対象、研究デザイン、評価項目、限界点を確認するための詳細ページです。

Evidence Summary

LPS誘導急性肺損傷マウスモデルで、高濃度水素吸入が肺障害、炎症、酸化ストレス、アポトーシス、Nrf2シグナルに及ぼす影響を評価した前臨床研究である。Nrf2ノックアウトマウスを用いて機序検証も行われている。

Main Findings

高濃度水素吸入は、LPS誘導急性肺損傷モデルにおいて、肺組織スコア、肺湿乾重量比、BALF中タンパク量、MPO活性を低下させ、酸素化指標を改善方向に示した。
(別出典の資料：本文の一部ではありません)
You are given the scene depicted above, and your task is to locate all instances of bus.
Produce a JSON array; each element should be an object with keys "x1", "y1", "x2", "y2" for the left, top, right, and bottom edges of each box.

BALF中の総細胞数、PMN、中性粒細胞浸潤、TNF-α、IL-1β、IL-6、KC、MIP-1α、MIP-2、MCP-1などの炎症性因子も抑制された。さらにTUNEL陽性細胞数とCaspase-3活性が低下し、肺組織アポトーシスの軽減が示された。水素吸入によりNrf2発現が上昇し、ROS産生およびNF-κB p65活性が抑制された。Nrf2ノックアウトマウスでは保護効果が消失したことから、Nrf2が中心機序であることが示された。

How To Read

急性肺損傷モデルにおけるNrf2依存的な抗炎症・抗酸化・抗アポトーシス機序を確認する前臨床研究として読む。ヒトでの治療効果を示すものではない。

Research Position

前臨床メカニズム研究

Limitations

動物モデルであり、ヒト敗血症性急性肺損傷やARDSに対する治療効果を示すものではない。LPSモデルであり、CLPなどの重症敗血症モデルでの追加検証が課題である。

Paper No.
096
Authors
Sun R, Zhao N, Wang Y, Su Y, Zhang J, Wang Y, Yu Y, Wang G, Wang Z, Xie K.
Journal
International Immunopharmacology
Year
2021
DOI
10.1016/j.intimp.2021.108198
Research Area
呼吸器
Target
LPS誘導急性肺損傷 / 敗血症関連ALI
Study Design
LPS誘導急性肺損傷マウスモデル。Nrf2ノックアウトマウスも用いてNrf2経路の関与を検証
Sample Size
LPS誘導急性肺損傷マウスモデルおよびNrf2ノックアウト条件
Evidence Level
前臨床研究・Animal メカニズム研究
Primary Endpoint
肺損傷指標、炎症、酸化ストレス、Nrf2シグナル、アポトーシス
Secondary Endpoint
肺組織スコア、肺湿乾重量比、BALF中タンパク量、MPO活性、酸素化指標、炎症性サイトカイン、TUNEL、Caspase-3、ROS、NF-κB p65、Nrf2
Safety Findings
動物研究であり、ヒト臨床安全性を評価したものではない。

REGULATORY NOTICE

本研究は研究背景として紹介するものであり、Suifeelの特定疾病に対する診断・治療・予防・改善効果を示すものではありません。